:: SUPPLIED MATERIAL ::

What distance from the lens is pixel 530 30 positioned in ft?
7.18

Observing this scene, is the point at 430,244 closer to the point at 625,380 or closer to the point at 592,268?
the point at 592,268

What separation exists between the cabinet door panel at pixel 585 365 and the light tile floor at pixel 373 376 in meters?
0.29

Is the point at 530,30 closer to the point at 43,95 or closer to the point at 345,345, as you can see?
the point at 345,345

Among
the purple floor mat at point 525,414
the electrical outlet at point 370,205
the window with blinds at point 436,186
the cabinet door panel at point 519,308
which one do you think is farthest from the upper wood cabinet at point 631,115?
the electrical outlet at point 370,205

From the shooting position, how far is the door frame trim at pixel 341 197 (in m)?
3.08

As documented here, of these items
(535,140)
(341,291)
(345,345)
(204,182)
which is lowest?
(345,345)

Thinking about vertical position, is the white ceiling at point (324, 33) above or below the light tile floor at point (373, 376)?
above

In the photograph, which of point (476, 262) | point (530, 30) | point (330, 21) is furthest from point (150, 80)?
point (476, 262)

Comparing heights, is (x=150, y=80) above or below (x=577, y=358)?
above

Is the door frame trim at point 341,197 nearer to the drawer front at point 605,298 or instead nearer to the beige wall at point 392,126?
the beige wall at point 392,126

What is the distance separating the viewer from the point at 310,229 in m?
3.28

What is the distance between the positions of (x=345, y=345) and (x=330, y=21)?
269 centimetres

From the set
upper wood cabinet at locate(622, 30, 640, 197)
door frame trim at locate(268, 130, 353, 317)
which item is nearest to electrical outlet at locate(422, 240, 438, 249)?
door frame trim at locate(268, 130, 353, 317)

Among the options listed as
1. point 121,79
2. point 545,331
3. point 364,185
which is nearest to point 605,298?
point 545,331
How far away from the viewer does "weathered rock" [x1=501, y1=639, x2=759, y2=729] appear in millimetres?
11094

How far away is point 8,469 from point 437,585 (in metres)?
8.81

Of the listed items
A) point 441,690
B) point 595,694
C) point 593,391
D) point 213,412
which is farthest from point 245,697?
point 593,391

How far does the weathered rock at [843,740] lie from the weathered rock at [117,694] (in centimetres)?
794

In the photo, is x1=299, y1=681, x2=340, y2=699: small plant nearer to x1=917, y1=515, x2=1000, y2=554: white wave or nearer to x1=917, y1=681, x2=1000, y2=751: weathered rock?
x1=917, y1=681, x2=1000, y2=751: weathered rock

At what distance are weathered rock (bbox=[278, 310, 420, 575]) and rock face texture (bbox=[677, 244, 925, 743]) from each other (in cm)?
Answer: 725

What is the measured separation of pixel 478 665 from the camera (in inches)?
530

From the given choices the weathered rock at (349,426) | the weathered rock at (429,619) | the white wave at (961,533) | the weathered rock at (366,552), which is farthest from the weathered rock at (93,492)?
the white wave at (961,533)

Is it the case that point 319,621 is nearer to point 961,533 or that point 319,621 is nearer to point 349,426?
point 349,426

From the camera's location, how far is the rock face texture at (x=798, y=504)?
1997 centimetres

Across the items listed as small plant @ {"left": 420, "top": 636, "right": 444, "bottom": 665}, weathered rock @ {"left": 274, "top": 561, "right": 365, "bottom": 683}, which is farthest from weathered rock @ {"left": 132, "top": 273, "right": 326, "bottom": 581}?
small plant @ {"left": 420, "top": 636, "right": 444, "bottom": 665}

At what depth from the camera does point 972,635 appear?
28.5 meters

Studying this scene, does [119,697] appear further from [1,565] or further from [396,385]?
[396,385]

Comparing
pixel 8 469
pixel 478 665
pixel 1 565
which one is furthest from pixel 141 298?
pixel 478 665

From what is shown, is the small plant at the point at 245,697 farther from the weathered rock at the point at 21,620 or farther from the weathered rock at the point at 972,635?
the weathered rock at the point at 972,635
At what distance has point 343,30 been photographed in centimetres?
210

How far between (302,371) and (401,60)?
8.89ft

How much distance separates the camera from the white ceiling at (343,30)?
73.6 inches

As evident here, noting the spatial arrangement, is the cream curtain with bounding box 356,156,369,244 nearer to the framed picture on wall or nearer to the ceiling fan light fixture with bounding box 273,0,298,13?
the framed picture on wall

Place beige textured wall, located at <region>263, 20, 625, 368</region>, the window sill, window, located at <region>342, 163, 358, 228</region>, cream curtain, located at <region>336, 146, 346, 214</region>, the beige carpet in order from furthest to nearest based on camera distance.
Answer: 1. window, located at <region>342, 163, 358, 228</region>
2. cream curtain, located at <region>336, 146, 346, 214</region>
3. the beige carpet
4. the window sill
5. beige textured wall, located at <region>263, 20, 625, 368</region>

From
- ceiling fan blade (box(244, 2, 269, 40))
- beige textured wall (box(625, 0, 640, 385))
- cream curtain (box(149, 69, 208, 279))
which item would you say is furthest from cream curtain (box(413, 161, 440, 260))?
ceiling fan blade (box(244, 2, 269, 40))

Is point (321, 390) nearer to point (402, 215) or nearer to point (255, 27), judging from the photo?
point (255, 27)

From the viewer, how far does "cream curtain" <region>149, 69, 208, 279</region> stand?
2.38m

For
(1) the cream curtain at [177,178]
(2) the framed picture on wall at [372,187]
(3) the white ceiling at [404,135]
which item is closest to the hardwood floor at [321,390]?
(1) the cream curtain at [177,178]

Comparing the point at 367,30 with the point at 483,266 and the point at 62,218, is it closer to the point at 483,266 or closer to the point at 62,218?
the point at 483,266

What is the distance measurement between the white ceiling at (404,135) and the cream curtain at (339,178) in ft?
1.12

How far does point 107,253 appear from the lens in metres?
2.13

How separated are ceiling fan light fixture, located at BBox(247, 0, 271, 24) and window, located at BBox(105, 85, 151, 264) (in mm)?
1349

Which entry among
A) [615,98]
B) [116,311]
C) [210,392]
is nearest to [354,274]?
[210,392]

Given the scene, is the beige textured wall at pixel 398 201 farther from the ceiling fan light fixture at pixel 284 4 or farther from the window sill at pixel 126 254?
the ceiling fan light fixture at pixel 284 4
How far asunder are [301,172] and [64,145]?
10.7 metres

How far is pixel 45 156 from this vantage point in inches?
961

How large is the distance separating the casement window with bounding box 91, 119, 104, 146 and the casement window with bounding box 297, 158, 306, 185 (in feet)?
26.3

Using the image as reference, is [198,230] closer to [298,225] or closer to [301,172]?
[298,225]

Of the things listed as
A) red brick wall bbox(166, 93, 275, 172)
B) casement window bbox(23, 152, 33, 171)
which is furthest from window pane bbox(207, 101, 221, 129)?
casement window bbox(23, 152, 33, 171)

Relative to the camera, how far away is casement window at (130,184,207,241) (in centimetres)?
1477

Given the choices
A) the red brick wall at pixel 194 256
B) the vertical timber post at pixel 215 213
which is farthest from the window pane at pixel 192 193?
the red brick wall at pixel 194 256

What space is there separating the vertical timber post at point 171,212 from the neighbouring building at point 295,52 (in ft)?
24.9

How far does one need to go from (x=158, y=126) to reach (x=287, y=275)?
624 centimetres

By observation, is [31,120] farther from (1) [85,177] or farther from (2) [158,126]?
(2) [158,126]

:: TO DO ::
Return all of the entries above verbatim, with every line reproduced unchanged and in its original order.

:: EXERCISE RESPONSE ::
What distance from the lens is pixel 530 30 positioned in ft?
7.18

Observing this scene, is the point at 430,244 closer to the point at 625,380 or closer to the point at 592,268?
the point at 592,268

What separation exists between the cabinet door panel at pixel 585 365 and the light tile floor at pixel 373 376 in meters?
0.29

Is the point at 530,30 closer to the point at 43,95 or closer to the point at 345,345, as you can see?
the point at 345,345

Among
the purple floor mat at point 525,414
the electrical outlet at point 370,205
the window with blinds at point 436,186
the cabinet door panel at point 519,308
which one do you think is farthest from the upper wood cabinet at point 631,115?
the electrical outlet at point 370,205

From the shooting position, how far is the door frame trim at pixel 341 197 (in m)?
3.08

As documented here, of these items
(535,140)
(341,291)
(345,345)
(204,182)
which is lowest?
(345,345)

Thinking about vertical position, is the white ceiling at point (324, 33) above or below the light tile floor at point (373, 376)?
above

In the photograph, which of point (476, 262) | point (530, 30) | point (330, 21) is furthest from point (150, 80)?
point (476, 262)

Comparing heights, is (x=150, y=80) above or below (x=577, y=358)?
above

Is the door frame trim at point 341,197 nearer to the drawer front at point 605,298 or instead nearer to the beige wall at point 392,126?
the beige wall at point 392,126

What is the distance separating the viewer from the point at 310,229 in m?
3.28

What is the distance between the positions of (x=345, y=345) and (x=330, y=21)?
269 centimetres

From the set
upper wood cabinet at locate(622, 30, 640, 197)
door frame trim at locate(268, 130, 353, 317)
which item is nearest to electrical outlet at locate(422, 240, 438, 249)?
door frame trim at locate(268, 130, 353, 317)

Among the options listed as
1. point 121,79
2. point 545,331
3. point 364,185
which is nearest to point 605,298?
point 545,331
How far away from the viewer does "weathered rock" [x1=501, y1=639, x2=759, y2=729] appear in millimetres?
11094

How far away is point 8,469 from point 437,585 (in metres)?
8.81

Of the listed items
A) point 441,690
B) point 595,694
C) point 593,391
D) point 213,412
which is farthest from point 245,697?
point 593,391

How far does the weathered rock at [843,740] lie from the weathered rock at [117,694] (in centimetres)?
794

In the photo, is x1=299, y1=681, x2=340, y2=699: small plant nearer to x1=917, y1=515, x2=1000, y2=554: white wave or nearer to x1=917, y1=681, x2=1000, y2=751: weathered rock?
x1=917, y1=681, x2=1000, y2=751: weathered rock

At what distance are weathered rock (bbox=[278, 310, 420, 575]) and rock face texture (bbox=[677, 244, 925, 743]) from each other (in cm)?
Answer: 725

What is the measured separation of pixel 478 665 from the camera (in inches)?
530

From the given choices the weathered rock at (349,426) | the weathered rock at (429,619) | the white wave at (961,533) | the weathered rock at (366,552), which is farthest from the weathered rock at (93,492)?
the white wave at (961,533)

Is it the case that point 319,621 is nearer to point 961,533 or that point 319,621 is nearer to point 349,426?
point 349,426

From the camera's location, how far is the rock face texture at (x=798, y=504)?
1997 centimetres

Across the items listed as small plant @ {"left": 420, "top": 636, "right": 444, "bottom": 665}, weathered rock @ {"left": 274, "top": 561, "right": 365, "bottom": 683}, which is farthest from weathered rock @ {"left": 132, "top": 273, "right": 326, "bottom": 581}?
small plant @ {"left": 420, "top": 636, "right": 444, "bottom": 665}

At what depth from the camera does point 972,635 appear?
28.5 meters

Studying this scene, does [119,697] appear further from [1,565] or further from [396,385]?
[396,385]

Comparing
pixel 8 469
pixel 478 665
pixel 1 565
which one is furthest from pixel 141 298?
pixel 478 665

From what is shown, is the small plant at the point at 245,697 farther from the weathered rock at the point at 21,620 or farther from the weathered rock at the point at 972,635?
the weathered rock at the point at 972,635
At what distance has point 343,30 been photographed in centimetres?
210

How far between (302,371) and (401,60)?
8.89ft

How much distance separates the camera from the white ceiling at (343,30)?
73.6 inches

As evident here, noting the spatial arrangement, is the cream curtain with bounding box 356,156,369,244 nearer to the framed picture on wall or nearer to the ceiling fan light fixture with bounding box 273,0,298,13?
the framed picture on wall

Place beige textured wall, located at <region>263, 20, 625, 368</region>, the window sill, window, located at <region>342, 163, 358, 228</region>, cream curtain, located at <region>336, 146, 346, 214</region>, the beige carpet in order from furthest to nearest based on camera distance.
Answer: 1. window, located at <region>342, 163, 358, 228</region>
2. cream curtain, located at <region>336, 146, 346, 214</region>
3. the beige carpet
4. the window sill
5. beige textured wall, located at <region>263, 20, 625, 368</region>

From
- ceiling fan blade (box(244, 2, 269, 40))
- beige textured wall (box(625, 0, 640, 385))
- cream curtain (box(149, 69, 208, 279))
which item would you say is furthest from cream curtain (box(413, 161, 440, 260))?
ceiling fan blade (box(244, 2, 269, 40))

Is point (321, 390) nearer to point (402, 215) or nearer to point (255, 27), judging from the photo?
point (255, 27)

From the viewer, how far does "cream curtain" <region>149, 69, 208, 279</region> stand?
2.38m

For
(1) the cream curtain at [177,178]
(2) the framed picture on wall at [372,187]
(3) the white ceiling at [404,135]
which item is closest to the hardwood floor at [321,390]?
(1) the cream curtain at [177,178]

Comparing the point at 367,30 with the point at 483,266 and the point at 62,218, is it closer to the point at 483,266 or closer to the point at 62,218?
the point at 483,266

What is the distance measurement between the white ceiling at (404,135) and the cream curtain at (339,178) in ft?
1.12

How far does point 107,253 appear from the lens in metres?
2.13

How separated are ceiling fan light fixture, located at BBox(247, 0, 271, 24) and window, located at BBox(105, 85, 151, 264) (in mm)?
1349

Which entry among
A) [615,98]
B) [116,311]
C) [210,392]
is nearest to [354,274]?
[210,392]

Given the scene, is the beige textured wall at pixel 398 201 farther from the ceiling fan light fixture at pixel 284 4 or farther from the window sill at pixel 126 254?
the ceiling fan light fixture at pixel 284 4
How far asunder are [301,172] and [64,145]?
10.7 metres

How far is pixel 45 156 from this vantage point in inches?
961

How large is the distance separating the casement window with bounding box 91, 119, 104, 146 and the casement window with bounding box 297, 158, 306, 185 (in feet)?
26.3

Using the image as reference, is [198,230] closer to [298,225] or closer to [301,172]?
[298,225]

Of the things listed as
A) red brick wall bbox(166, 93, 275, 172)
B) casement window bbox(23, 152, 33, 171)
which is furthest from window pane bbox(207, 101, 221, 129)?
casement window bbox(23, 152, 33, 171)

Relative to the camera, how far away is casement window at (130,184,207,241) (in centimetres)?
1477

Given the choices
A) the red brick wall at pixel 194 256
B) the vertical timber post at pixel 215 213
which is farthest from the window pane at pixel 192 193?
the red brick wall at pixel 194 256

What space is there separating the vertical timber post at point 171,212 from the neighbouring building at point 295,52 (in ft)?
24.9

How far does one need to go from (x=158, y=126) to reach (x=287, y=275)?
624 centimetres

By observation, is [31,120] farther from (1) [85,177] or farther from (2) [158,126]?
(2) [158,126]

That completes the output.